## Provided entries
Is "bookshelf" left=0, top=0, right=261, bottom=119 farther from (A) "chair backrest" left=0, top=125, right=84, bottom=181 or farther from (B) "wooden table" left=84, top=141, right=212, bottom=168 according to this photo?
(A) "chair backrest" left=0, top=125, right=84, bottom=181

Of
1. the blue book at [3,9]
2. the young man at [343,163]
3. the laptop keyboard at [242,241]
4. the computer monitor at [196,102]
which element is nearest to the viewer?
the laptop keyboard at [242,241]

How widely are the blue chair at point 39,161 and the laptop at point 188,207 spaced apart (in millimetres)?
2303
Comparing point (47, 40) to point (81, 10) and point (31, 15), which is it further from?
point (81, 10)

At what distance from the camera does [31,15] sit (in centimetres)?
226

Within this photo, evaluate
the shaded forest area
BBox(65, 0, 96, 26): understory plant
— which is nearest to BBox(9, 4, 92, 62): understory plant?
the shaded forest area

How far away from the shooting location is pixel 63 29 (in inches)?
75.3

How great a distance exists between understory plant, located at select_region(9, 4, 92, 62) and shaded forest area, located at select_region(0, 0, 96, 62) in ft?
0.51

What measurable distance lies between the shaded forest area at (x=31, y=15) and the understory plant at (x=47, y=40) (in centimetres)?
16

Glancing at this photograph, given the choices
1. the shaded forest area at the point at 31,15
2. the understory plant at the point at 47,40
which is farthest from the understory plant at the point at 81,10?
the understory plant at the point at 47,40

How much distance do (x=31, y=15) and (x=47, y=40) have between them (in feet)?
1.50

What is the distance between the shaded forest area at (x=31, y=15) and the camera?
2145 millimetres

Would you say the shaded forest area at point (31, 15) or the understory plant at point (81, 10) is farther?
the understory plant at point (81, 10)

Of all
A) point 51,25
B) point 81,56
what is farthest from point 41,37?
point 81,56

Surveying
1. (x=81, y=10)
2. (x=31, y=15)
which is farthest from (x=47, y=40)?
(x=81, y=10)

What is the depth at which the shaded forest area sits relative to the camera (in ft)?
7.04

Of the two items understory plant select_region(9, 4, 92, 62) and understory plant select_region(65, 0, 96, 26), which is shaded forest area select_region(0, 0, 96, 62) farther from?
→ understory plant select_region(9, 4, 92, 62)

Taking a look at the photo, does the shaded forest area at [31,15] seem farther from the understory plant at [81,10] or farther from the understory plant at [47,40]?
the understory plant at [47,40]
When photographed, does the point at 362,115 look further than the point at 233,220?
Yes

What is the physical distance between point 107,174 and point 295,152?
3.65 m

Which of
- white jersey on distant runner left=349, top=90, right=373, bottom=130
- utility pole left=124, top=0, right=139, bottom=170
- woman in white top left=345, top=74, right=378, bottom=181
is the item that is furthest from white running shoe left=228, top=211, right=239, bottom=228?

## What you have to do
Give the material above as a JSON list of strings, with one string for each line and the blank lines left out.

## Output of the exercise
[
  "Is \"bookshelf\" left=0, top=0, right=261, bottom=119 farther from (A) \"chair backrest\" left=0, top=125, right=84, bottom=181 or farther from (B) \"wooden table\" left=84, top=141, right=212, bottom=168 according to this photo?",
  "(A) \"chair backrest\" left=0, top=125, right=84, bottom=181",
  "Of",
  "1. the blue book at [3,9]",
  "2. the young man at [343,163]",
  "3. the laptop keyboard at [242,241]",
  "4. the computer monitor at [196,102]",
  "which element is nearest to the viewer?",
  "the laptop keyboard at [242,241]",
  "How widely are the blue chair at point 39,161 and the laptop at point 188,207 spaced apart (in millimetres)?",
  "2303",
  "Comparing point (47, 40) to point (81, 10) and point (31, 15), which is it further from?",
  "point (81, 10)",
  "At what distance from the camera does [31,15] sit (in centimetres)?",
  "226",
  "Within this photo, evaluate",
  "the shaded forest area",
  "BBox(65, 0, 96, 26): understory plant",
  "— which is nearest to BBox(9, 4, 92, 62): understory plant?",
  "the shaded forest area",
  "How far away from the shooting location is pixel 63 29 (in inches)?",
  "75.3",
  "How great a distance exists between understory plant, located at select_region(9, 4, 92, 62) and shaded forest area, located at select_region(0, 0, 96, 62) in ft?",
  "0.51",
  "What measurable distance lies between the shaded forest area at (x=31, y=15) and the understory plant at (x=47, y=40) (in centimetres)?",
  "16",
  "Glancing at this photograph, given the choices",
  "1. the shaded forest area at the point at 31,15",
  "2. the understory plant at the point at 47,40",
  "which is farthest from the understory plant at the point at 81,10?",
  "the understory plant at the point at 47,40",
  "How much distance do (x=31, y=15) and (x=47, y=40) have between them (in feet)?",
  "1.50",
  "What is the distance between the shaded forest area at (x=31, y=15) and the camera?",
  "2145 millimetres",
  "Would you say the shaded forest area at point (31, 15) or the understory plant at point (81, 10) is farther?",
  "the understory plant at point (81, 10)",
  "Of all",
  "A) point 51,25",
  "B) point 81,56",
  "what is farthest from point 41,37?",
  "point 81,56",
  "Surveying",
  "1. (x=81, y=10)",
  "2. (x=31, y=15)",
  "which is farthest from (x=47, y=40)?",
  "(x=81, y=10)",
  "What is the depth at which the shaded forest area sits relative to the camera (in ft)?",
  "7.04",
  "Of the two items understory plant select_region(9, 4, 92, 62) and understory plant select_region(65, 0, 96, 26), which is shaded forest area select_region(0, 0, 96, 62) farther from?",
  "→ understory plant select_region(9, 4, 92, 62)",
  "Taking a look at the photo, does the shaded forest area at [31,15] seem farther from the understory plant at [81,10] or farther from the understory plant at [47,40]?",
  "the understory plant at [47,40]",
  "When photographed, does the point at 362,115 look further than the point at 233,220?",
  "Yes",
  "What is the physical distance between point 107,174 and point 295,152?",
  "3.65 m",
  "Which of",
  "- white jersey on distant runner left=349, top=90, right=373, bottom=130",
  "- utility pole left=124, top=0, right=139, bottom=170",
  "- woman in white top left=345, top=74, right=378, bottom=181",
  "is the item that is furthest from white running shoe left=228, top=211, right=239, bottom=228?"
]